Document extract:
2. **`_bos_bestfit` (BestFit-Crop, new default)**: Slightly more complex but still keeps 100% token utilization in the batch (no padding), but at the cost of discarding documents when they don't fit. In practice, about 34% of tokens are discarded with this approach. This is ok because for most models we care about we have plenty of data without having to go to multiple epochs. One more subtle effect is that it does skew the data distribution a tiny bit because, reliably and necessarily, tokens at the tails of long documents will be discarded. However, this doesn't seem to impact actual downstream performance.
### Midtraining
The midtraining dataloader was also updated. Because conversations are on average a lot shorter than pretraining documents, only about 3.3% of tokens get cropped.

Problem: Quote the dataloader notes word for word from "### Midtraining" to "tokens get cropped.".

Saved data entries:

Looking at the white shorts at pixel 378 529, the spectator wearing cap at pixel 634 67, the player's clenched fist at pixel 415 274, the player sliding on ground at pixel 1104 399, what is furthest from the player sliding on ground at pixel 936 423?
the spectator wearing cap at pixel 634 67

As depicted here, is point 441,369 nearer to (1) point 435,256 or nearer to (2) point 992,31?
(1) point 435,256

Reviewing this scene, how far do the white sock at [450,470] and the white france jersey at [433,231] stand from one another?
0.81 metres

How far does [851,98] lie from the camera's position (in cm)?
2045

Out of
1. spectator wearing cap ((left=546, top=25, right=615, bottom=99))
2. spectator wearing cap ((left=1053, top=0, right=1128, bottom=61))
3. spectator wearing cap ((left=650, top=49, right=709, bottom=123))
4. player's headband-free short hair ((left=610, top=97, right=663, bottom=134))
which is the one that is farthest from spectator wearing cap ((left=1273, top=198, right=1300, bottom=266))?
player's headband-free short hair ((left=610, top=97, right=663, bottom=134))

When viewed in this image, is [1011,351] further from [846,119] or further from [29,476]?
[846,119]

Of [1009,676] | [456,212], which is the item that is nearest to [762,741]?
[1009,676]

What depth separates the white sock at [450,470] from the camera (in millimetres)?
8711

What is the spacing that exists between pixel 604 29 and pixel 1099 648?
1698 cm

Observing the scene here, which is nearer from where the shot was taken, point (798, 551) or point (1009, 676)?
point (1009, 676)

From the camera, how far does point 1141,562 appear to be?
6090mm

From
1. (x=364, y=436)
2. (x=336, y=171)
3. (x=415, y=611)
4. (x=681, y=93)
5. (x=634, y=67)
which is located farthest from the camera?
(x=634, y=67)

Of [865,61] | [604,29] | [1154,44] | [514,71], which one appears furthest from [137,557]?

Reply to the exercise:
### Midtraining
The midtraining dataloader was also updated. Because conversations are on average a lot shorter than pretraining documents, only about 3.3% of tokens get cropped.